### IL TUO COMPITO
Riscrivi le righe dell'elenco dalla riga con "How far does" alla riga con "What is the", sostituendo "floodwater" con "standing water" e lasciando invariato tutto il resto.

Domande sulla geometria della scena
···

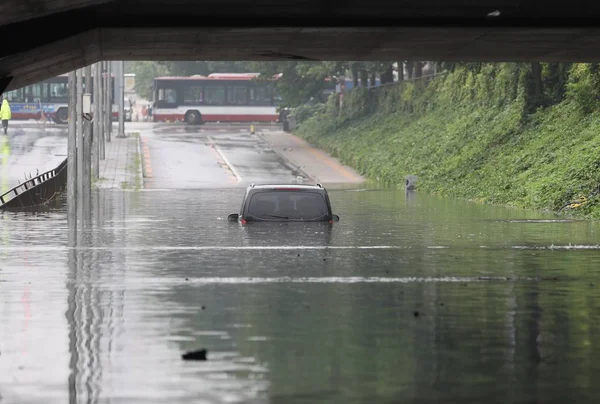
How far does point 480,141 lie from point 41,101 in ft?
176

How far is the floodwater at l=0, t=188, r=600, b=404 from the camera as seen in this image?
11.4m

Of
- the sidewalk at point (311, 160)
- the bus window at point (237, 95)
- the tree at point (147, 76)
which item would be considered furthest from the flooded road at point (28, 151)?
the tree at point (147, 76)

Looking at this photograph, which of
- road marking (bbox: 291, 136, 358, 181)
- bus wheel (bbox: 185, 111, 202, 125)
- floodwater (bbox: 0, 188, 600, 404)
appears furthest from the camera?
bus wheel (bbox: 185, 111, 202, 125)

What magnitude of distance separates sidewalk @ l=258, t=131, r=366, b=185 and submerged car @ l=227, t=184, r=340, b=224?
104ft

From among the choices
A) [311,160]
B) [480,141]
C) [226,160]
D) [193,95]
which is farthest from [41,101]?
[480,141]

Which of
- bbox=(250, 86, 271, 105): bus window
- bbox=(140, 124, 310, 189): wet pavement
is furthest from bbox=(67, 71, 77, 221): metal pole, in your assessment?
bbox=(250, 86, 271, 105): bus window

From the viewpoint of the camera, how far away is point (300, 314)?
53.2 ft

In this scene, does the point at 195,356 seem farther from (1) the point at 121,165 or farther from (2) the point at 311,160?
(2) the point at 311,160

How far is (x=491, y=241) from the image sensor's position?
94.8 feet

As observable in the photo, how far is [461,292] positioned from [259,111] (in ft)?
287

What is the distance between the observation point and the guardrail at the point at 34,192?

···

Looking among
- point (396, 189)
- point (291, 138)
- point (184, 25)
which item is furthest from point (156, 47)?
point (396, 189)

···

### IN RISPOSTA
How far does point 480,141 lie from point 41,101 in ft?
176

How far is the standing water at l=0, t=188, r=600, b=404 from the camera as seen in this image?
11.4m

Of
- the sidewalk at point (311, 160)
- the bus window at point (237, 95)
- the tree at point (147, 76)
which item would be considered furthest from the flooded road at point (28, 151)?
the tree at point (147, 76)

Looking at this photograph, which of
- road marking (bbox: 291, 136, 358, 181)
- bus wheel (bbox: 185, 111, 202, 125)
- standing water (bbox: 0, 188, 600, 404)
appears furthest from the camera?
bus wheel (bbox: 185, 111, 202, 125)

What magnitude of distance separates sidewalk @ l=258, t=131, r=366, b=185 and submerged car @ l=227, t=184, r=340, b=224?
104ft

From among the choices
A) [311,160]
B) [480,141]
C) [226,160]
D) [193,95]
which is farthest from [41,101]?
[480,141]

Which of
- bbox=(250, 86, 271, 105): bus window
- bbox=(140, 124, 310, 189): wet pavement
is furthest from bbox=(67, 71, 77, 221): metal pole, in your assessment?
bbox=(250, 86, 271, 105): bus window

From the viewpoint of the camera, how far away is point (300, 314)?
53.2 ft

In this scene, does the point at 195,356 seem farther from (1) the point at 121,165 or farther from (2) the point at 311,160?
(2) the point at 311,160

How far is (x=491, y=241) from the image sensor's position?
94.8 feet

As observable in the photo, how far is [461,292] positioned from [259,111] (in ft)?
287

What is the distance between the observation point and the guardrail at the point at 34,192?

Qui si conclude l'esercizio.